• _Source_
Democracy is too new a comer upon the earth, to have been able as yet to organise its pleasures and its amusements. In Europe, our pleasures are essentially exclusive, they are aristocratic like Europe itself, and cannot, therefore, be at the command and for the use of the multitude. In this matter, then, as in politics, the American democracy has yet to create every thing afresh. The problem is difficult, but it is not insoluble, for it was once resolved among us. The religious festivals of the Catholic church were eminently democratic; all were called to them, all took part in them. To what transports of joy did not all Europe, great and small, nobles, burgesses, and serfs, give itself up in the time of the crusades, when the victory of Antioch or the capture of Jerusalem was celebrated by processions and Te Deums? Even to this day, in our southern provinces, where faith is not yet extinct, there are ceremonies truly popular; such are the festival of Easter with the representations of the Passion exhibited in the churches, and the processions with banners and crosses, the brotherhoods of penitents with their quaint frocks and flowing robes, and their long files of women and children; with the effigies of the saints in full dress, and their relics piously carried about; and, finally, with the military and civil pomp, which, notwithstanding the atheism of the law, is mingled with the show. This is the poor man's spectacle, and one which leaves on his mind better and more vivid recollections, than the atrocious dramas of the boulevard and the fire-works of the Barrier of the Throne, leave to the suburban of Paris.

• _Task 1_
Say whether each statement agrees with the passage on democracy and popular festivals, answering yes or no and quoting the words that decide it: (a) European pleasures are described as aristocratic. (b) The problem of organizing democratic amusements is called insoluble. (c) The religious festivals of the Catholic church were open only to nobles.
• _Task 2_
Name the three social ranks of Europe that the passage on democracy and popular festivals lists as celebrating in the time of the crusades.
• _Task 3_
Continue the passage on democracy and popular festivals from the point where it stops.

• _Excerpted data_
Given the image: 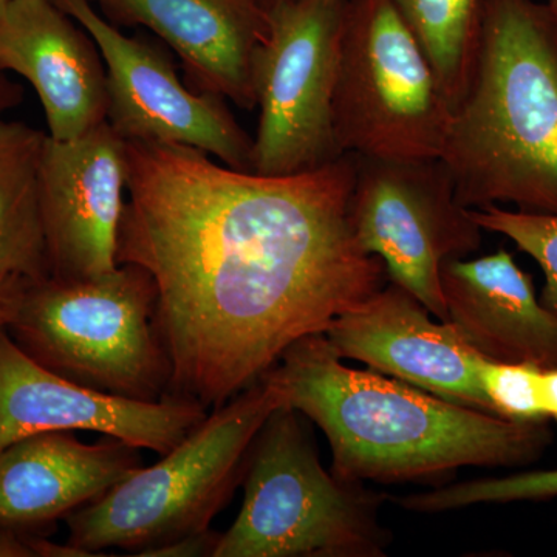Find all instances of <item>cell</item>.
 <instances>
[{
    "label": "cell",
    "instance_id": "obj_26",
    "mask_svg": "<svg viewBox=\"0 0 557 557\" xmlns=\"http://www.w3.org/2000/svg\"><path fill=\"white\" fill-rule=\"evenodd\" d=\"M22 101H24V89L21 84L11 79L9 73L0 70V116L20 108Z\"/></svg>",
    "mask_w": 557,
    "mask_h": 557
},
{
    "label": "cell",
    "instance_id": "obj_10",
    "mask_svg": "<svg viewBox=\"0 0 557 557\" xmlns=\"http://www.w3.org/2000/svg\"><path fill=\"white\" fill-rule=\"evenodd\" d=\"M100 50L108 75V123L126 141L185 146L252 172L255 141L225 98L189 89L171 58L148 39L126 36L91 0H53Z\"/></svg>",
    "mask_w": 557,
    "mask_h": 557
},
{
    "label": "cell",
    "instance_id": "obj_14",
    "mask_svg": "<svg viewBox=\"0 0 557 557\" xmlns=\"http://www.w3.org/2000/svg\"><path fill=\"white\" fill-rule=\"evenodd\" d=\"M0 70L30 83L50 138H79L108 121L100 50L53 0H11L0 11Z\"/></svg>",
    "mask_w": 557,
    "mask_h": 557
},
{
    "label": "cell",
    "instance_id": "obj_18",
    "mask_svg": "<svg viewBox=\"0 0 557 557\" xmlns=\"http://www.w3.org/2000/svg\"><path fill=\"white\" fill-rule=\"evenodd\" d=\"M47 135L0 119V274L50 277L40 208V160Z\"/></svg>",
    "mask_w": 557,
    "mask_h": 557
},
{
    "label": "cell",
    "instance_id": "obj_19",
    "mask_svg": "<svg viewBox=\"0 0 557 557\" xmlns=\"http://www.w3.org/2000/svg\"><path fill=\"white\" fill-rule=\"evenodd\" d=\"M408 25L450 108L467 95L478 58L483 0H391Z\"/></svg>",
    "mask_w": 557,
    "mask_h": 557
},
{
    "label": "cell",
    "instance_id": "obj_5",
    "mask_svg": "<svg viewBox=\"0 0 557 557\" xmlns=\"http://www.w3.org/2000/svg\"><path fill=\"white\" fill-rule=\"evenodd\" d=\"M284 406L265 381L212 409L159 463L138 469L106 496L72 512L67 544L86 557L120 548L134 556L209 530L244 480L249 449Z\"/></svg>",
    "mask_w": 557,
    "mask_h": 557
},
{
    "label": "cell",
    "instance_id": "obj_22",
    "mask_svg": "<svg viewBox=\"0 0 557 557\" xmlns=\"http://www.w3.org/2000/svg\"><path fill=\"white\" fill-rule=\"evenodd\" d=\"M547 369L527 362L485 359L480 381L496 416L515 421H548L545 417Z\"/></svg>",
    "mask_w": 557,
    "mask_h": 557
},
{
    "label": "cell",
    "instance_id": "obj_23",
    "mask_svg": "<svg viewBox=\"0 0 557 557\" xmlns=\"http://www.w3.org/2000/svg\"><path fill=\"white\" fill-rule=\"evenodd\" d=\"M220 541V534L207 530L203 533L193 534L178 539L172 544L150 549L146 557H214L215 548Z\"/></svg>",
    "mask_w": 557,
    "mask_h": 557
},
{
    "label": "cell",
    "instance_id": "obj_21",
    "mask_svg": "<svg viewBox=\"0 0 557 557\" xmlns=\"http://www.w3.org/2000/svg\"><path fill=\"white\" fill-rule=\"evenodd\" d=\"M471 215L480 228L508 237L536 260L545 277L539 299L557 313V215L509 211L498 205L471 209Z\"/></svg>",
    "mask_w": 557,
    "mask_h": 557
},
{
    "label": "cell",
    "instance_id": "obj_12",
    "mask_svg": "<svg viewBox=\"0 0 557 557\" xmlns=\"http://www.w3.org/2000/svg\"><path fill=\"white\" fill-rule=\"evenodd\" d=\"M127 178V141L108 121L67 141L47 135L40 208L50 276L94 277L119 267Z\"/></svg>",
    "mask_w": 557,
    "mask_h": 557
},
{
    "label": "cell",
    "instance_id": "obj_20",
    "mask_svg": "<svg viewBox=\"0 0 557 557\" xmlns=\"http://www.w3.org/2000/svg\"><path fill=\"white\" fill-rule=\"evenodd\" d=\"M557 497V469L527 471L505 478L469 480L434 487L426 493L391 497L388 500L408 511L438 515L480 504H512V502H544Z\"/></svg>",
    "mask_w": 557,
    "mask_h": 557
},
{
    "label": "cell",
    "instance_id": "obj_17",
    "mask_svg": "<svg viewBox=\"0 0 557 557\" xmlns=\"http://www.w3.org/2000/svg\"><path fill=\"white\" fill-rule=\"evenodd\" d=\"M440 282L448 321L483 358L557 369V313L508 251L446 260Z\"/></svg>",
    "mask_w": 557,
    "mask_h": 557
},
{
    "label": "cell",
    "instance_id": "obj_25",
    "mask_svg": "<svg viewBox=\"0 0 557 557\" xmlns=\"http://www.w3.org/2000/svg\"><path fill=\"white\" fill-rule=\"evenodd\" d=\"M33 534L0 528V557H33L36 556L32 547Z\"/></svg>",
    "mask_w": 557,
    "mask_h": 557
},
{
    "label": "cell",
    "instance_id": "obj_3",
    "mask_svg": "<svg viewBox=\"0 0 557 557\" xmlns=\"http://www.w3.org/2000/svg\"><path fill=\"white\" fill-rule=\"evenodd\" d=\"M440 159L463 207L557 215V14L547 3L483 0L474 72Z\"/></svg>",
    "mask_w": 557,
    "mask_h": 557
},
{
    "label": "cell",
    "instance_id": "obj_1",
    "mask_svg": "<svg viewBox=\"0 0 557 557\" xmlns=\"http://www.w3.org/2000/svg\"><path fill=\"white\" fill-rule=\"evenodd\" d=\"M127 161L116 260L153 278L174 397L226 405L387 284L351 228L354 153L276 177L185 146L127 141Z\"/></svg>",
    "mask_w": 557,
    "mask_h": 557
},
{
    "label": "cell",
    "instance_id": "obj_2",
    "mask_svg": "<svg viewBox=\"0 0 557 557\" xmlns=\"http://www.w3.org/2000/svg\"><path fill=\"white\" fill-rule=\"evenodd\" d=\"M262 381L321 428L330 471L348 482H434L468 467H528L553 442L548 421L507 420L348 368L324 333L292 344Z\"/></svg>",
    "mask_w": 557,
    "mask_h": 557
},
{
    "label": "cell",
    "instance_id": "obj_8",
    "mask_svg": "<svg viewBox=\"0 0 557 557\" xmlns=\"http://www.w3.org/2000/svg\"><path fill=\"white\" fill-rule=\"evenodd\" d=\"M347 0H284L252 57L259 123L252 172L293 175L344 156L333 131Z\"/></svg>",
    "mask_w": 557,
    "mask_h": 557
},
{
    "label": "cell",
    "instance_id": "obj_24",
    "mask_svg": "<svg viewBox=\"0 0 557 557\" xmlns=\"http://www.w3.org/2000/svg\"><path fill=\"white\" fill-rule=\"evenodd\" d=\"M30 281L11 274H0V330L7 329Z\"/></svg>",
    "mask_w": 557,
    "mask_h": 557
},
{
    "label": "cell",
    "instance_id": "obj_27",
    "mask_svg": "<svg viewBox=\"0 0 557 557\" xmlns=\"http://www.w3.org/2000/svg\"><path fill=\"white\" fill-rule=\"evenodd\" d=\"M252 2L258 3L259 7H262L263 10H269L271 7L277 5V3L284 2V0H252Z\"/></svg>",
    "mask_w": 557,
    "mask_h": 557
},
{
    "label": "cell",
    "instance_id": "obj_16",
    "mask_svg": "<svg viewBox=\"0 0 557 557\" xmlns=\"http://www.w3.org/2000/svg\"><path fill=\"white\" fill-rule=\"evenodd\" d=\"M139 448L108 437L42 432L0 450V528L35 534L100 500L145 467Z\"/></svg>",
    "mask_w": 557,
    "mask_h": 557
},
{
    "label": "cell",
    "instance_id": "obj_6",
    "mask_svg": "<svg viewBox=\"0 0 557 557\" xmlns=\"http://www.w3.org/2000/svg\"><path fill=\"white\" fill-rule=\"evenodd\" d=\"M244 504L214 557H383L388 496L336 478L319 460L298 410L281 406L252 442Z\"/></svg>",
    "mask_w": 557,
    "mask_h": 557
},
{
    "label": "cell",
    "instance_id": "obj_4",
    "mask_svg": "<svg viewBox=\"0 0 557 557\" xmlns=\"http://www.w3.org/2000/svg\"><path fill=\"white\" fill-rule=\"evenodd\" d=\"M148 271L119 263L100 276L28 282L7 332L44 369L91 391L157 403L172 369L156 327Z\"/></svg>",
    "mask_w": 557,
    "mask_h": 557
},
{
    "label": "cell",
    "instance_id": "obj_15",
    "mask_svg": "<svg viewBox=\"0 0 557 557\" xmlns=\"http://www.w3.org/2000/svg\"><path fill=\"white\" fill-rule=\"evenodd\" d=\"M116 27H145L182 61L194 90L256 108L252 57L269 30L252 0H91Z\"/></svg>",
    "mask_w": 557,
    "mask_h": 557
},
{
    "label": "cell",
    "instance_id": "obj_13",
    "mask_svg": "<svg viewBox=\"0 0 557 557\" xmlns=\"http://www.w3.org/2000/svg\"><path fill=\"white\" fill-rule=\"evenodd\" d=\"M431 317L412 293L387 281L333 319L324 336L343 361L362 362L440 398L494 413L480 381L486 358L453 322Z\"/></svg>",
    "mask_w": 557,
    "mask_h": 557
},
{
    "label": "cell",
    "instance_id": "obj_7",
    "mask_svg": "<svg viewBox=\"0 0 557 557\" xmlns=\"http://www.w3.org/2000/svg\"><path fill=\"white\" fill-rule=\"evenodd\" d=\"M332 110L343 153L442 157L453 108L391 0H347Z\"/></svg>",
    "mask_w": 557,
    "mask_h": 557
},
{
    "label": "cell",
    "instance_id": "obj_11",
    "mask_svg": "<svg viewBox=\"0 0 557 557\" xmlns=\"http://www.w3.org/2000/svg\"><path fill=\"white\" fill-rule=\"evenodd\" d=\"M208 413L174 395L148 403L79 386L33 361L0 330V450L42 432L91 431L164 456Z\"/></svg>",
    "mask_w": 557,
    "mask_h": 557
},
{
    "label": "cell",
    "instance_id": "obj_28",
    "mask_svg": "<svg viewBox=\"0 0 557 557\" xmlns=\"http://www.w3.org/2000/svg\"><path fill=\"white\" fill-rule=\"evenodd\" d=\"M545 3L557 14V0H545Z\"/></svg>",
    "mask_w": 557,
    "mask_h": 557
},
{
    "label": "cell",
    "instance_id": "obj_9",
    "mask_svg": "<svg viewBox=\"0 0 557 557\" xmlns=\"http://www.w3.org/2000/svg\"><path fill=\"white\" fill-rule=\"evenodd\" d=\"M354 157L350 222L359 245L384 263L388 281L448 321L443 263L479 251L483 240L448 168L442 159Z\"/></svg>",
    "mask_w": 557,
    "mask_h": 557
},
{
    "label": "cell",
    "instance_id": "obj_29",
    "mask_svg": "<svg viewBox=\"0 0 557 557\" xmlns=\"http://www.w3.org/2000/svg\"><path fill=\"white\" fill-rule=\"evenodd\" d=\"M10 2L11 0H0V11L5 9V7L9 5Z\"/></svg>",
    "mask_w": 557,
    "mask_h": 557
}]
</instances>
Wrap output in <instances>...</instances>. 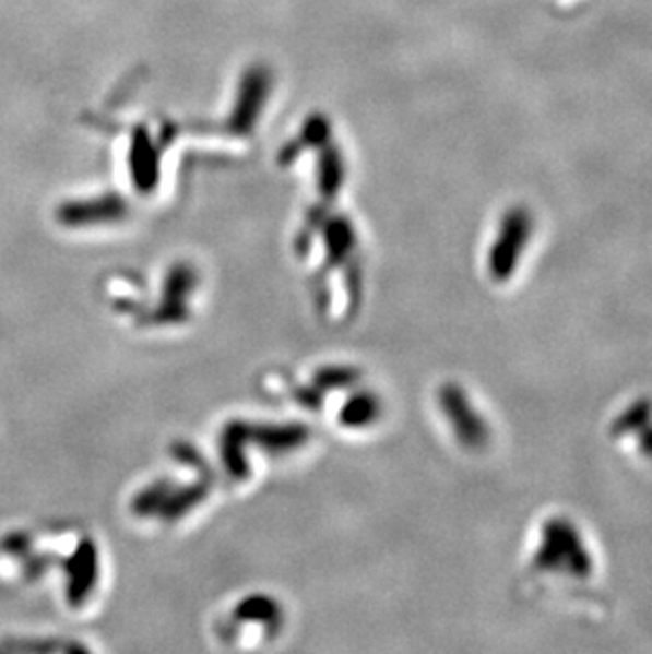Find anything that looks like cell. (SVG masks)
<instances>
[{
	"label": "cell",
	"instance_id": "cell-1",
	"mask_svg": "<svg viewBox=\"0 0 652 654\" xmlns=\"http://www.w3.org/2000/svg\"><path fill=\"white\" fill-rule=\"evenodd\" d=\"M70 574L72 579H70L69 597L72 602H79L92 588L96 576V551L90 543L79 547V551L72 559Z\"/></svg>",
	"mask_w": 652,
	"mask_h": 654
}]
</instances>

• _Expected answer 1_
(a) Yes: "they are aristocratic like Europe itself"
(b) No: "The problem is difficult, but it is not insoluble"
(c) No: "all were called to them, all took part in them"

• _Expected answer 2_
nobles, burgesses, serfs

• _Expected answer 3_
Already democracy, especially in the Western States, is beginning to have its festivals, which thrill its fibres, and stir it with agreeable emotions. There are religious festivals, the Methodist camp-meetings, to which the people press with eager delight, in spite of the philosophical remonstrances of the more refined sects, who find fault with their heated zeal and noisy ranting, and in spite, or rather in consequence, of the convulsionary and hysterical scenes of the anxious bench. In the older States of the North, there are political processions, for the most part mere party exhibitions, but which are interesting in this respect, that the democracy has a share in them; for it is the democratic party that gets up the most brilliant and animated. Beside the camp-meetings, the political processions are the only things in this country, which bear any resemblance to festivals. The party dinners, with their speeches and deluge of toasts, are frigid, if not repulsive; and I have never seen a more miserable affair, than the dinner given by the Opposition, that is to say, by the middle class, at Powelton, in the neighbourhood of Philadelphia. But I stopped involuntarily at the sight of the gigantic hickory-poles which made their solemn entry on eight wheels, for the purpose of being planted by the democracy on the eve of the election. I remember one of these poles, with its top still crowned with green foliage, which came on to the sound of fifes and drums, and was preceded by ranks of democrats, bearing no other badge than a twig of the sacred tree in their hats. It was drawn by eight horses, decorated with ribands and mottoes; Astride on the tree itself, were a dozen Jackson men of the first water, waving flags with an air of anticipated triumph, and shouting, Hurrah for Jackson!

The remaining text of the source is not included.